Items from a data source
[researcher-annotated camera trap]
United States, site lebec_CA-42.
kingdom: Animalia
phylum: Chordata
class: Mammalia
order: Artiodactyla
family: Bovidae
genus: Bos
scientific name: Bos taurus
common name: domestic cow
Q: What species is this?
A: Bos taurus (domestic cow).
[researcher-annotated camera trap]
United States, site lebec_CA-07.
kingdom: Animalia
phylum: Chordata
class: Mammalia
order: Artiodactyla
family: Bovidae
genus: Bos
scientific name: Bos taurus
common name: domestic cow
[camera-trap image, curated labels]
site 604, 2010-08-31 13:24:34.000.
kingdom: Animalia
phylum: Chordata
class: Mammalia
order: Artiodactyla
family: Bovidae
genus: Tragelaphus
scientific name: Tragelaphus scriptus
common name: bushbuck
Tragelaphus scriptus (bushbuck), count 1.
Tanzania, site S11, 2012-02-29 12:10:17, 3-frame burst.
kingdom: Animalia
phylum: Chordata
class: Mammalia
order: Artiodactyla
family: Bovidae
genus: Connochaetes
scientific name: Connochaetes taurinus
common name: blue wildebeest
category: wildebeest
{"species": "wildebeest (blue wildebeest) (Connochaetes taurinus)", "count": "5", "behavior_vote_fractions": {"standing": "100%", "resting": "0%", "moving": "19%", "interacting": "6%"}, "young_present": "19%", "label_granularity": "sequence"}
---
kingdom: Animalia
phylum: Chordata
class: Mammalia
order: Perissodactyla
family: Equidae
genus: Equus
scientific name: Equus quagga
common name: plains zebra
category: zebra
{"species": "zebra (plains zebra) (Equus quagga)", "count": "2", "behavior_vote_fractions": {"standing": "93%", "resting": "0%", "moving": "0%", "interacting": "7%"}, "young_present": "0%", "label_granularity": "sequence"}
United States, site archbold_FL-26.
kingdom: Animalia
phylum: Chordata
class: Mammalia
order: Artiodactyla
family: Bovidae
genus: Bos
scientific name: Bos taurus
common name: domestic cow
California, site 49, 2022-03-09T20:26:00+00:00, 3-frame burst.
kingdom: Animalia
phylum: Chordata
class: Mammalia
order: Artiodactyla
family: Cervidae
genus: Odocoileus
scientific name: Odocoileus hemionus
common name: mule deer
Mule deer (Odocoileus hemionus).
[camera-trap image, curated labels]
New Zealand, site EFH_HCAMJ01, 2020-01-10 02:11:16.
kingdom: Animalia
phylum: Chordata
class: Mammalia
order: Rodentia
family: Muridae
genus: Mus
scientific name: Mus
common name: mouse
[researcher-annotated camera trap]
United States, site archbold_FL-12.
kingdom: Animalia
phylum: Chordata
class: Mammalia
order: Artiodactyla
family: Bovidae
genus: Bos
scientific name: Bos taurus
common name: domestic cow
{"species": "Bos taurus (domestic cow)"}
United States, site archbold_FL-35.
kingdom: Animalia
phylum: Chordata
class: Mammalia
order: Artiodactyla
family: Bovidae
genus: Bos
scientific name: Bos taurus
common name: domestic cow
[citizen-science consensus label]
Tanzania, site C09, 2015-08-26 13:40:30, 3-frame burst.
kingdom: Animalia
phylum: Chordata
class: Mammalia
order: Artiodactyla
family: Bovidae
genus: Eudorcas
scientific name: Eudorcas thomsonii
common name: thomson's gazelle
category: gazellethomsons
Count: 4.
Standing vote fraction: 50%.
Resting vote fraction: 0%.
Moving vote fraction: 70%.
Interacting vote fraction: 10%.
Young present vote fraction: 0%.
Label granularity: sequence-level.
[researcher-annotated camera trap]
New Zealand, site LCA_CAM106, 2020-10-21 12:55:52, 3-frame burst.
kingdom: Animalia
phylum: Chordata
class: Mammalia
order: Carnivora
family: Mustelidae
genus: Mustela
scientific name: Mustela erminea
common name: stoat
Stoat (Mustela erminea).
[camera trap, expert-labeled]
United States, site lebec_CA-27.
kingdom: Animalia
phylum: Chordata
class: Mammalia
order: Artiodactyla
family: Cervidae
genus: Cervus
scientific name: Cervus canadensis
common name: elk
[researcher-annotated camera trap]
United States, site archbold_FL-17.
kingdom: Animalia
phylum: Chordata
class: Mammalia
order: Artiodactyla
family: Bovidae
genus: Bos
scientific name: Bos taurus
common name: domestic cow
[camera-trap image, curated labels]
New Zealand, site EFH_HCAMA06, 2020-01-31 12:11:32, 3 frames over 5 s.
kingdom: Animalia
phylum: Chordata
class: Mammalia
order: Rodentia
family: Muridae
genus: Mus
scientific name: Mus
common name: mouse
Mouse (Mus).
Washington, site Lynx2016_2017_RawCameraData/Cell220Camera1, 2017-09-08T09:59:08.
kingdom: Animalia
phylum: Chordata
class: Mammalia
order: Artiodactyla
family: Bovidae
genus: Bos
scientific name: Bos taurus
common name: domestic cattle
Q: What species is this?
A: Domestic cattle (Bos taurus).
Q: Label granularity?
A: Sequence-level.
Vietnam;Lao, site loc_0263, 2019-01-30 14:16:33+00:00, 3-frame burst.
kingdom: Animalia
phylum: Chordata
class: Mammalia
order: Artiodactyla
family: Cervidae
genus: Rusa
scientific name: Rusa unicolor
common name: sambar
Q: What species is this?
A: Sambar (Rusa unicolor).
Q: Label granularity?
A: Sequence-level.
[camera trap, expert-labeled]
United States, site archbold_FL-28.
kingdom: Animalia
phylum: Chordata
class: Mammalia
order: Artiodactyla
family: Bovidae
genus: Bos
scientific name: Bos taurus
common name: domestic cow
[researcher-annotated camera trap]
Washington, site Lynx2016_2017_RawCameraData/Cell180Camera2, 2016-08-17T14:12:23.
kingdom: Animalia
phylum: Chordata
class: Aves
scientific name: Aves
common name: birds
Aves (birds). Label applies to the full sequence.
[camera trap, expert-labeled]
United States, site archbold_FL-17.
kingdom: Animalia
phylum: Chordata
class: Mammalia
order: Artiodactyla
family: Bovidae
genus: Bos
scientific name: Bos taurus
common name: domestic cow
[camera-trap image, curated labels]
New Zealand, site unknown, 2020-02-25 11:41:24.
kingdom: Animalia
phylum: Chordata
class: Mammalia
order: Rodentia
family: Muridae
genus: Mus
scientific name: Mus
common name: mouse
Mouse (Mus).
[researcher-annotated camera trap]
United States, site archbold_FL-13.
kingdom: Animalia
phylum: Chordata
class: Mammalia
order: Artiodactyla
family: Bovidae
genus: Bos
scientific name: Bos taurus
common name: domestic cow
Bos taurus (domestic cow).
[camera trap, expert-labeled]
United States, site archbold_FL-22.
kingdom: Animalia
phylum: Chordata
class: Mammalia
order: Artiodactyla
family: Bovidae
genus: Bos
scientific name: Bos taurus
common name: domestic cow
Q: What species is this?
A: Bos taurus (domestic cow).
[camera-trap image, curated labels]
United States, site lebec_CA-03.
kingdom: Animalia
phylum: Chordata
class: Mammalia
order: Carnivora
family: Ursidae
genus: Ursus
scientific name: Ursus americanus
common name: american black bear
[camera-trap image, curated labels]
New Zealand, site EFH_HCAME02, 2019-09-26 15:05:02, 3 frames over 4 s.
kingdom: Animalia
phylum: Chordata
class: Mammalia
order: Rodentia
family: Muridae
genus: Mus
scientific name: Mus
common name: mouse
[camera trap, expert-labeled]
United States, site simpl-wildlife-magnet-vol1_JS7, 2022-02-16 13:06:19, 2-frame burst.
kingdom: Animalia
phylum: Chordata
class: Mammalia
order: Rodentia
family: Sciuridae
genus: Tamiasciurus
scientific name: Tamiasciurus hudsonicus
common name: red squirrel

* PROBLEM STATEMENT *
Restate the entries. Match them exactly.

* OUTPUT OF THE EXERCISE *
[researcher-annotated camera trap]
United States, site lebec_CA-42.
kingdom: Animalia
phylum: Chordata
class: Mammalia
order: Artiodactyla
family: Bovidae
genus: Bos
scientific name: Bos taurus
common name: domestic cow
Q: What species is this?
A: Bos taurus (domestic cow).
[researcher-annotated camera trap]
United States, site lebec_CA-07.
kingdom: Animalia
phylum: Chordata
class: Mammalia
order: Artiodactyla
family: Bovidae
genus: Bos
scientific name: Bos taurus
common name: domestic cow
[camera-trap image, curated labels]
site 604, 2010-08-31 13:24:34.000.
kingdom: Animalia
phylum: Chordata
class: Mammalia
order: Artiodactyla
family: Bovidae
genus: Tragelaphus
scientific name: Tragelaphus scriptus
common name: bushbuck
Tragelaphus scriptus (bushbuck), count 1.
Tanzania, site S11, 2012-02-29 12:10:17, 3-frame burst.
kingdom: Animalia
phylum: Chordata
class: Mammalia
order: Artiodactyla
family: Bovidae
genus: Connochaetes
scientific name: Connochaetes taurinus
common name: blue wildebeest
category: wildebeest
{"species": "wildebeest (blue wildebeest) (Connochaetes taurinus)", "count": "5", "behavior_vote_fractions": {"standing": "100%", "resting": "0%", "moving": "19%", "interacting": "6%"}, "young_present": "19%", "label_granularity": "sequence"}
---
kingdom: Animalia
phylum: Chordata
class: Mammalia
order: Perissodactyla
family: Equidae
genus: Equus
scientific name: Equus quagga
common name: plains zebra
category: zebra
{"species": "zebra (plains zebra) (Equus quagga)", "count": "2", "behavior_vote_fractions": {"standing": "93%", "resting": "0%", "moving": "0%", "interacting": "7%"}, "young_present": "0%", "label_granularity": "sequence"}
United States, site archbold_FL-26.
kingdom: Animalia
phylum: Chordata
class: Mammalia
order: Artiodactyla
family: Bovidae
genus: Bos
scientific name: Bos taurus
common name: domestic cow
California, site 49, 2022-03-09T20:26:00+00:00, 3-frame burst.
kingdom: Animalia
phylum: Chordata
class: Mammalia
order: Artiodactyla
family: Cervidae
genus: Odocoileus
scientific name: Odocoileus hemionus
common name: mule deer
Mule deer (Odocoileus hemionus).
[camera-trap image, curated labels]
New Zealand, site EFH_HCAMJ01, 2020-01-10 02:11:16.
kingdom: Animalia
phylum: Chordata
class: Mammalia
order: Rodentia
family: Muridae
genus: Mus
scientific name: Mus
common name: mouse
[researcher-annotated camera trap]
United States, site archbold_FL-12.
kingdom: Animalia
phylum: Chordata
class: Mammalia
order: Artiodactyla
family: Bovidae
genus: Bos
scientific name: Bos taurus
common name: domestic cow
{"species": "Bos taurus (domestic cow)"}
United States, site archbold_FL-35.
kingdom: Animalia
phylum: Chordata
class: Mammalia
order: Artiodactyla
family: Bovidae
genus: Bos
scientific name: Bos taurus
common name: domestic cow
[citizen-science consensus label]
Tanzania, site C09, 2015-08-26 13:40:30, 3-frame burst.
kingdom: Animalia
phylum: Chordata
class: Mammalia
order: Artiodactyla
family: Bovidae
genus: Eudorcas
scientific name: Eudorcas thomsonii
common name: thomson's gazelle
category: gazellethomsons
Count: 4.
Standing vote fraction: 50%.
Resting vote fraction: 0%.
Moving vote fraction: 70%.
Interacting vote fraction: 10%.
Young present vote fraction: 0%.
Label granularity: sequence-level.
[researcher-annotated camera trap]
New Zealand, site LCA_CAM106, 2020-10-21 12:55:52, 3-frame burst.
kingdom: Animalia
phylum: Chordata
class: Mammalia
order: Carnivora
family: Mustelidae
genus: Mustela
scientific name: Mustela erminea
common name: stoat
Stoat (Mustela erminea).
[camera trap, expert-labeled]
United States, site lebec_CA-27.
kingdom: Animalia
phylum: Chordata
class: Mammalia
order: Artiodactyla
family: Cervidae
genus: Cervus
scientific name: Cervus canadensis
common name: elk
[researcher-annotated camera trap]
United States, site archbold_FL-17.
kingdom: Animalia
phylum: Chordata
class: Mammalia
order: Artiodactyla
family: Bovidae
genus: Bos
scientific name: Bos taurus
common name: domestic cow
[camera-trap image, curated labels]
New Zealand, site EFH_HCAMA06, 2020-01-31 12:11:32, 3 frames over 5 s.
kingdom: Animalia
phylum: Chordata
class: Mammalia
order: Rodentia
family: Muridae
genus: Mus
scientific name: Mus
common name: mouse
Mouse (Mus).
Washington, site Lynx2016_2017_RawCameraData/Cell220Camera1, 2017-09-08T09:59:08.
kingdom: Animalia
phylum: Chordata
class: Mammalia
order: Artiodactyla
family: Bovidae
genus: Bos
scientific name: Bos taurus
common name: domestic cattle
Q: What species is this?
A: Domestic cattle (Bos taurus).
Q: Label granularity?
A: Sequence-level.
Vietnam;Lao, site loc_0263, 2019-01-30 14:16:33+00:00, 3-frame burst.
kingdom: Animalia
phylum: Chordata
class: Mammalia
order: Artiodactyla
family: Cervidae
genus: Rusa
scientific name: Rusa unicolor
common name: sambar
Q: What species is this?
A: Sambar (Rusa unicolor).
Q: Label granularity?
A: Sequence-level.
[camera trap, expert-labeled]
United States, site archbold_FL-28.
kingdom: Animalia
phylum: Chordata
class: Mammalia
order: Artiodactyla
family: Bovidae
genus: Bos
scientific name: Bos taurus
common name: domestic cow
[researcher-annotated camera trap]
Washington, site Lynx2016_2017_RawCameraData/Cell180Camera2, 2016-08-17T14:12:23.
kingdom: Animalia
phylum: Chordata
class: Aves
scientific name: Aves
common name: birds
Aves (birds). Label applies to the full sequence.
[camera trap, expert-labeled]
United States, site archbold_FL-17.
kingdom: Animalia
phylum: Chordata
class: Mammalia
order: Artiodactyla
family: Bovidae
genus: Bos
scientific name: Bos taurus
common name: domestic cow
[camera-trap image, curated labels]
New Zealand, site unknown, 2020-02-25 11:41:24.
kingdom: Animalia
phylum: Chordata
class: Mammalia
order: Rodentia
family: Muridae
genus: Mus
scientific name: Mus
common name: mouse
Mouse (Mus).
[researcher-annotated camera trap]
United States, site archbold_FL-13.
kingdom: Animalia
phylum: Chordata
class: Mammalia
order: Artiodactyla
family: Bovidae
genus: Bos
scientific name: Bos taurus
common name: domestic cow
Bos taurus (domestic cow).
[camera trap, expert-labeled]
United States, site archbold_FL-22.
kingdom: Animalia
phylum: Chordata
class: Mammalia
order: Artiodactyla
family: Bovidae
genus: Bos
scientific name: Bos taurus
common name: domestic cow
Q: What species is this?
A: Bos taurus (domestic cow).
[camera-trap image, curated labels]
United States, site lebec_CA-03.
kingdom: Animalia
phylum: Chordata
class: Mammalia
order: Carnivora
family: Ursidae
genus: Ursus
scientific name: Ursus americanus
common name: american black bear
[camera-trap image, curated labels]
New Zealand, site EFH_HCAME02, 2019-09-26 15:05:02, 3 frames over 4 s.
kingdom: Animalia
phylum: Chordata
class: Mammalia
order: Rodentia
family: Muridae
genus: Mus
scientific name: Mus
common name: mouse
[camera trap, expert-labeled]
United States, site simpl-wildlife-magnet-vol1_JS7, 2022-02-16 13:06:19, 2-frame burst.
kingdom: Animalia
phylum: Chordata
class: Mammalia
order: Rodentia
family: Sciuridae
genus: Tamiasciurus
scientific name: Tamiasciurus hudsonicus
common name: red squirrel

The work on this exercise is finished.